百度飞桨比赛心得-论文引用网络节点分类

2024-03-08 14:09:34

百度飞桨-论文引用网络节点分类

博客仅用来记录第一次比赛历程，后来有新的想法，效果会再更新。

比赛的baseline中提供了GCN，GAT，APPNP，SGC，GCNII，五个模型，一开始随便训练，只有GCN和SGC效果不错。
SGC的效果非常不错，很快就训练到了0.72+了。在百度图神经网络训练营中，课上介绍了使用残差网络作用在GAT的方法。在使用这个方法的时候，给我一个体悟就是，虽然RES+GAT一开始训练得很慢，但后劲足，一直训练后来效果越来越好，到达0.73+。
此时，初学者的我就陷入了瓶颈，不断改动dropout，层数等，效果并不明显。这说明有时候，单纯的调高层数（变化不大），效果往往不怎么明显。因为效果往往在很多epoch后才看得出来，所以盲目调参极其费时间。
中间有偿试过labelsmothing，不知道有没有用，调参的时候太急躁，没有控制变量，看不出改动的作用。
模型初期，学习率过大，很难学习。有很多模型需要较小的学习率会有更好的效果。
参数的理解：维度变大，可以存储更多信息。层数加深，拟合，加工数据能力加强。dropout，强化单个神经元的能力。正则化，降低整体权重大小，其实是让更多的权重参与作用到训练中，减轻过拟合。
优化器的选择。
关于管理运行结果和运行参数，应该利用表格进行记录，单纯在文本上改，很容易改完就忘了跑的参数是多少了。
这几个模型的层数，有的层数其实描述的是对节点的特征加工的层数，有的则是图神经网络的层数，应当注意区分，阅读源码get到了k_hop这些参数其实就是在描述图神经网络的层数。
之后的几个尝试，RESAPPNP，RESGCNII，多叠几个GAT，GAT+APPNP。
RESAPPNP，训练速度也快，效果也好，train_acc可以去到8.6+，而val_acc只有7.4+，参数怎么调都解决不了，正则化后面还是过拟合，把模型层数调小会好些，但效果又不怎么样。
GCNII，需要极多内存，效果没发现好在哪里，据说是可以叠多层图神经网络，后续需要看论文。
多个GAT，是我目前使用最好的模型，不会过拟合，效果又好，训练也快，不知道什么道理。
GAT+APPNP，感觉前面稍微抑制了过拟合，后面还是会过拟合，效果也还好。
天开异想之把全部数据丢进去训练分数就会高，其实是会高的，但是没有很好的验证集，难以知道什么停止好，容易过拟合，所以应该统计epoch数，在一定数量的epoch就停止。
没有试过ensemble。
遇到奇怪情况，越训练，训练准确率反而下降。
验证集高，不代表测试集高，所以选了验证集最高还不一定是最好的。
提交次数有限，可以开小号提交，训练。
对我帮助很大的工具：本地的debug，源码，论文)。
总而言之，我还没调到0.75+以上，没有思路，随便改参数模型大概率浪费时间。
论文看得不够多，比赛没有经验，缺乏有效的思路。

典型乱改代码：

    """Implement of APPNP"""
    def __init__(self, config, num_class):
        self.num_class = num_class
        self.num_layers = config.get("num_layers", 1)
        self.hidden_size = config.get("hidden_size", 128)
        self.dropout = config.get("dropout", 0.2)
        self.alpha = config.get("alpha", 0.1)
        self.k_hop = config.get("k_hop", 20)
        self.edge_dropout = config.get("edge_dropout", 0.01)
        self.feat_dropout = config.get("feat_drop", 0.3)
        self.attn_dropout = config.get("attn_drop", 0.3)

    def forward(self, graph_wrapper, feature, phase):
        if phase == "train": 
            edge_dropout = self.edge_dropout
        else:
            edge_dropout = 0
        feature = L.fc(feature, self.hidden_size, name="linear")
        for i in range(self.num_layers):
            res_feature = feature
            feature = L.dropout(
                feature,
                self.dropout,
                dropout_implementation='upscale_in_train')

### 所给材料
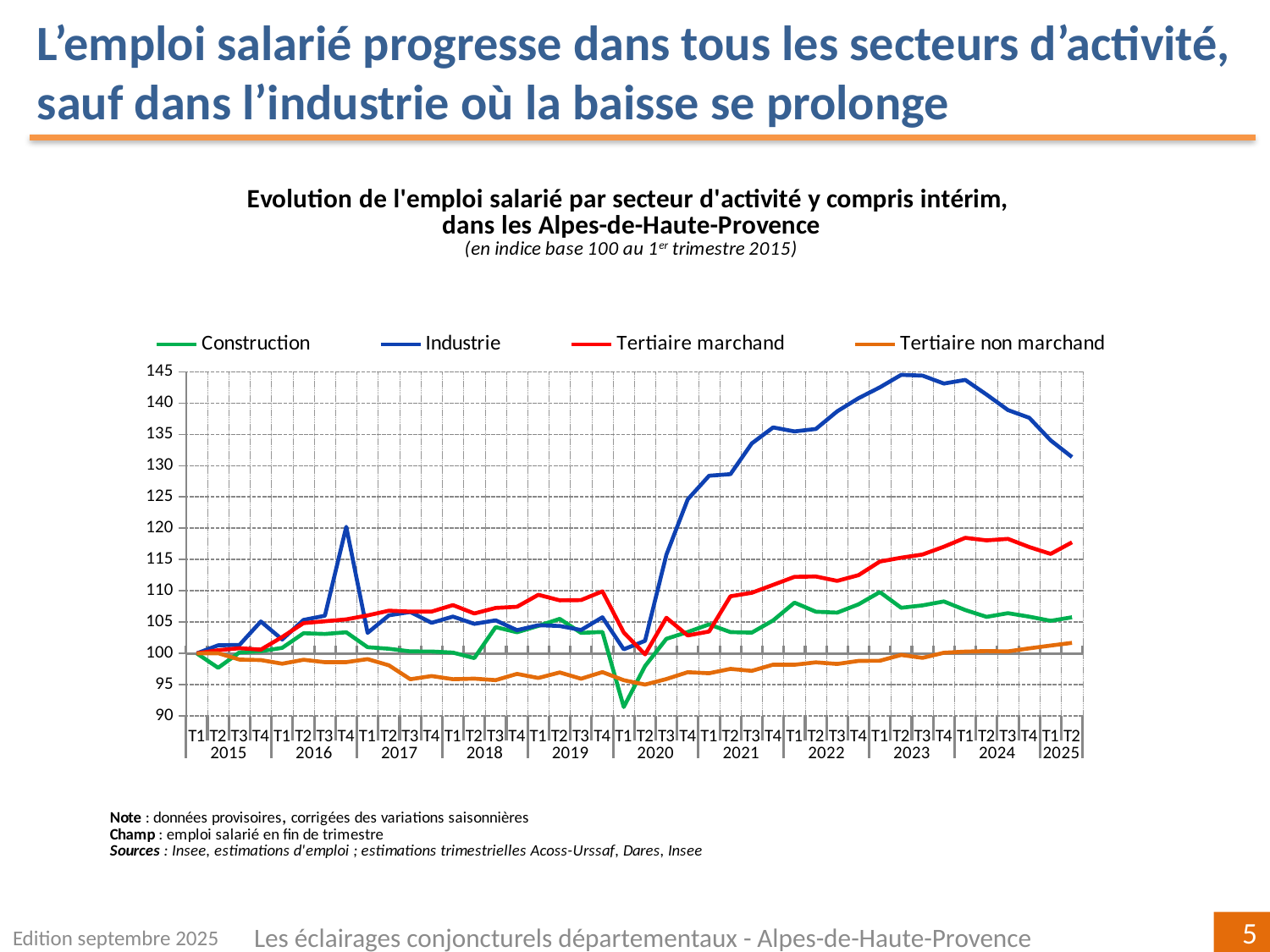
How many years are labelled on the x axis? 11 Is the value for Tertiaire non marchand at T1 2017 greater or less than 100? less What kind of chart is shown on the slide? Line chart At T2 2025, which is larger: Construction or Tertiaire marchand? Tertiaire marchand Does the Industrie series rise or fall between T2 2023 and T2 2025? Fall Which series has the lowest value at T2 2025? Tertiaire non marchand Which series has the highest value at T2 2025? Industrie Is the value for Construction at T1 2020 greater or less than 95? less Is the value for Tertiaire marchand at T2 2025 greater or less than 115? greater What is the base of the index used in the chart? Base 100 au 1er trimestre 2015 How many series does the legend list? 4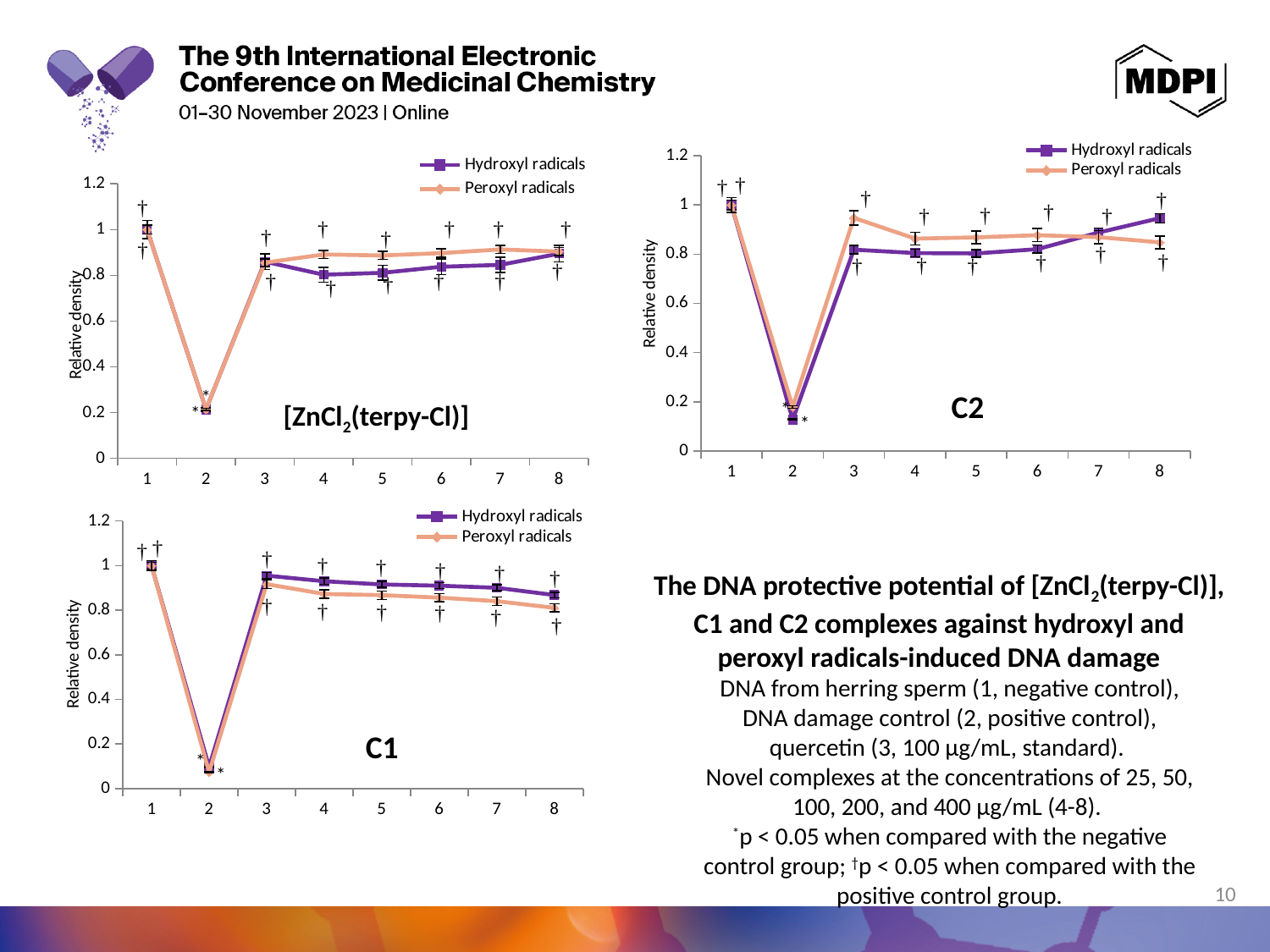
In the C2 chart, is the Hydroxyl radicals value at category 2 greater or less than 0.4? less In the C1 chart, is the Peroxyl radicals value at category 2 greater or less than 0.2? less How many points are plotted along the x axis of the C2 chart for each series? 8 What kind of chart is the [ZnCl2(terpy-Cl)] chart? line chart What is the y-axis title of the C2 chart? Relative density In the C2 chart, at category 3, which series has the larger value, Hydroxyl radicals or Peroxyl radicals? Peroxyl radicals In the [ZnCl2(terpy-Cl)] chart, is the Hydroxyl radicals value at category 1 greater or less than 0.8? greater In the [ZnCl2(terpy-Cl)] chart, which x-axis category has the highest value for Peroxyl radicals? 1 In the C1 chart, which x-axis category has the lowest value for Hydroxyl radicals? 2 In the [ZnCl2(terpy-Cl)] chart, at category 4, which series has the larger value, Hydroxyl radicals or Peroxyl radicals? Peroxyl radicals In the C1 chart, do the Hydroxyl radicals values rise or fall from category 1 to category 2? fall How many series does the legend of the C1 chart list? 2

### 练习任务
A – 将原文中以“参数的理解”开头的段落改写成列表，保留其主要内容。
B – 请从原文最后显示的内容之后，续写这篇关于飞桨论文引用网络节点分类比赛心得的原文。

### 练习答案
A –
- 维度变大：可以存储更多信息。
- 层数加深：拟合、加工数据的能力加强。
- dropout：强化单个神经元的能力。
- 正则化：降低整体权重大小，让更多权重参与训练，减轻过拟合。

B –
            feature = L.fc(feature, self.hidden_size, act=None, name="lin%s" % i)
            feature = res_feature + feature
            feature = L.relu(feature)
            feature = L.layer_norm(feature, "ln_%s" % i)

        feature = L.dropout(
            feature,
            self.dropout,
            dropout_implementation='upscale_in_train')

        ngw = pgl.sample.edge_drop(graph_wrapper, edge_dropout)    
        feature = conv.gat(ngw,
                            feature,
                            16,
                            activation="elu",
                            name="gat_layer_%s" % i,
                            num_heads=8,
                            feat_drop=self.feat_dropout,
                            attn_drop=self.attn_dropout) 
        feature = conv.gat(ngw,
                            feature,
                            16,
                            activation="elu",
                            name="gat_layer_%s" % i,
                            num_heads=8,
                            feat_drop=self.feat_dropout,
                            attn_drop=self.attn_dropout) 
        feature = L.fc(feature, self.num_class, act=None, name="output")

        feature = conv.appnp(graph_wrapper,
            feature=feature,
            edge_dropout=edge_dropout,
            alpha=self.alpha,
            k_hop=self.k_hop)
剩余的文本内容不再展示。